The Blind Spot in Big Decisions: Why Second-Order Consequences Deserve a Front Row Seat

As published by Georgia Tech Supply Chain and Logistics Institute - In the world of strategic decision-making—whether in Supply Chain Management and Engineering or in policy—we tend to focus our energy on the immediate problem in front of us. But in my experience—especially during my time at Coca-Cola and across broader industry engagements—what often gets left out of the room are the second-order effects. These are the unintended consequences that don't show up in the PowerPoint deck, but show up months or years later on your P&L, in your customer feedback, or in your team’s stress levels.

Some of these outcomes are manageable. Others are problematic. Occasionally, they’re game-changing—but not in the way we hoped.

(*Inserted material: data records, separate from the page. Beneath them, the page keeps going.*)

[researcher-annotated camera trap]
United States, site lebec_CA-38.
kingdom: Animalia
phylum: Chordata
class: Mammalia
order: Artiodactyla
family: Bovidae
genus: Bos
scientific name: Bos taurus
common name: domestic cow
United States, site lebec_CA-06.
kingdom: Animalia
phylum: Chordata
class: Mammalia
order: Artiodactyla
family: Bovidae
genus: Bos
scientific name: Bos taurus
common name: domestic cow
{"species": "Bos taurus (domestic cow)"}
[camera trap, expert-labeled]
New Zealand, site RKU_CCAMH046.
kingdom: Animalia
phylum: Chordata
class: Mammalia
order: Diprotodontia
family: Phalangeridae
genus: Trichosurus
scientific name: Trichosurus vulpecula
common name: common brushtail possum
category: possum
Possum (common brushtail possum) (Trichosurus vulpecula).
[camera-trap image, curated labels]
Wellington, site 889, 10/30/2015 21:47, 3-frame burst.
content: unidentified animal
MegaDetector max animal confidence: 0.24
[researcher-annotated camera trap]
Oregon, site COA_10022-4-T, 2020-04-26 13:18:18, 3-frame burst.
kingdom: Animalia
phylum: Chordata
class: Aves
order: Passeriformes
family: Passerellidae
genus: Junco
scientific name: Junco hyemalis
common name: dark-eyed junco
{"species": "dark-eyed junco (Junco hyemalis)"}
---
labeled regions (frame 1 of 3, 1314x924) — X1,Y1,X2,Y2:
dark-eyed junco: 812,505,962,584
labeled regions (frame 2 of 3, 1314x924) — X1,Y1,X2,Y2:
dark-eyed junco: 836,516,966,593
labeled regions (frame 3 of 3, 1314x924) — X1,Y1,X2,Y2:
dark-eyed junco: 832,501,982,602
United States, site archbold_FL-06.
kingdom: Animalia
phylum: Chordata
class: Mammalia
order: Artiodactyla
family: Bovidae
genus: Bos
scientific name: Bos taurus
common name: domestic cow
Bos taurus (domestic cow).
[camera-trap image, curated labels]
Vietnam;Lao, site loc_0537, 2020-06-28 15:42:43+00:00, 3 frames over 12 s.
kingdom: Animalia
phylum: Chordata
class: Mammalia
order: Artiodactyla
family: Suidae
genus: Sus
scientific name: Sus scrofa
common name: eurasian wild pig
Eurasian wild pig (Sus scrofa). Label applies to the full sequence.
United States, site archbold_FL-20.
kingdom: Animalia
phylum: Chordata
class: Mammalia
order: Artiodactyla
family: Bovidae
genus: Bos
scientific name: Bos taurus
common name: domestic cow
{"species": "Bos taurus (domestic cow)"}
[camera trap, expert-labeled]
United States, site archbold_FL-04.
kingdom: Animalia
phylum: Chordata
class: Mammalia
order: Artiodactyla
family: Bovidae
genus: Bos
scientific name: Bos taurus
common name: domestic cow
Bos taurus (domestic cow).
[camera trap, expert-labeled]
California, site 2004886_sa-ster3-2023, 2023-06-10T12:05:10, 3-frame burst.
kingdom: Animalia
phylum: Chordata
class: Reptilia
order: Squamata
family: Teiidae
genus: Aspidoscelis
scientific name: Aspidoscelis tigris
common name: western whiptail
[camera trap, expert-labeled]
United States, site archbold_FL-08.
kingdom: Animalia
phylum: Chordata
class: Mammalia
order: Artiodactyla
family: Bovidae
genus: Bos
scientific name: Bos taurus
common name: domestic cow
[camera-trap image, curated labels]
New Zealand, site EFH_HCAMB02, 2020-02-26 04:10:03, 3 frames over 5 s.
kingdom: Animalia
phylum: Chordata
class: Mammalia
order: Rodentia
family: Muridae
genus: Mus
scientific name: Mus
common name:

The Core Challenge: Complexity Crowds Out Curiosity

In my time in industry, I’ve seen high-stakes decisions unfold under tight timelines. The rigor is there: financial models, market analysis, legal due diligence. But the same pressure that brings focus often narrows the field of vision. Once the strategic goal is clear, the push becomes “get the recommendation ready” or “get the deal done.” Often, the team disbands before the ripple effects have even begun to appear.

In fact, studies of managerial behavior find that decision-makers often prioritize short-term outcomes over long-term implications, making it easy to overlook those downstream impacts.